# [Problem to solve]
In the entries below, find the line with "Одноклассники Ribbon Crafts, Flower" and the line with "Duas pessoas morrem"; give again those lines and every line between them, exactly.

# [Task input]
·····
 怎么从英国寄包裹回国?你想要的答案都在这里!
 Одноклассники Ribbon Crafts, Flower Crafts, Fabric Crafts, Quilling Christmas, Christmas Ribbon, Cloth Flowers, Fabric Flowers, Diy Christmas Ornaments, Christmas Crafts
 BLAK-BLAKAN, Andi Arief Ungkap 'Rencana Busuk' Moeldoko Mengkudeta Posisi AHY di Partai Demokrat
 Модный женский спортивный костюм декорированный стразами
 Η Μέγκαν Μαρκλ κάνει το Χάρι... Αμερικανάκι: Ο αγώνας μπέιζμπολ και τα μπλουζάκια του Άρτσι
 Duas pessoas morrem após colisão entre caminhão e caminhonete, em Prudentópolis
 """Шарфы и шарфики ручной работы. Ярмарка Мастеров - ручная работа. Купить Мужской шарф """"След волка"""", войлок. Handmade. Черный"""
·····
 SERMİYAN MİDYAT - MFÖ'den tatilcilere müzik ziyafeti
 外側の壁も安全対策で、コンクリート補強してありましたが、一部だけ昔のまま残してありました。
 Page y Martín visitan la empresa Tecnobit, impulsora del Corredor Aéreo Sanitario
·····
# [Result of this task]
 Одноклассники Ribbon Crafts, Flower Crafts, Fabric Crafts, Quilling Christmas, Christmas Ribbon, Cloth Flowers, Fabric Flowers, Diy Christmas Ornaments, Christmas Crafts
 BLAK-BLAKAN, Andi Arief Ungkap 'Rencana Busuk' Moeldoko Mengkudeta Posisi AHY di Partai Demokrat
 Модный женский спортивный костюм декорированный стразами
 Η Μέγκαν Μαρκλ κάνει το Χάρι... Αμερικανάκι: Ο αγώνας μπέιζμπολ και τα μπλουζάκια του Άρτσι
 Duas pessoas morrem após colisão entre caminhão e caminhonete, em Prudentópolis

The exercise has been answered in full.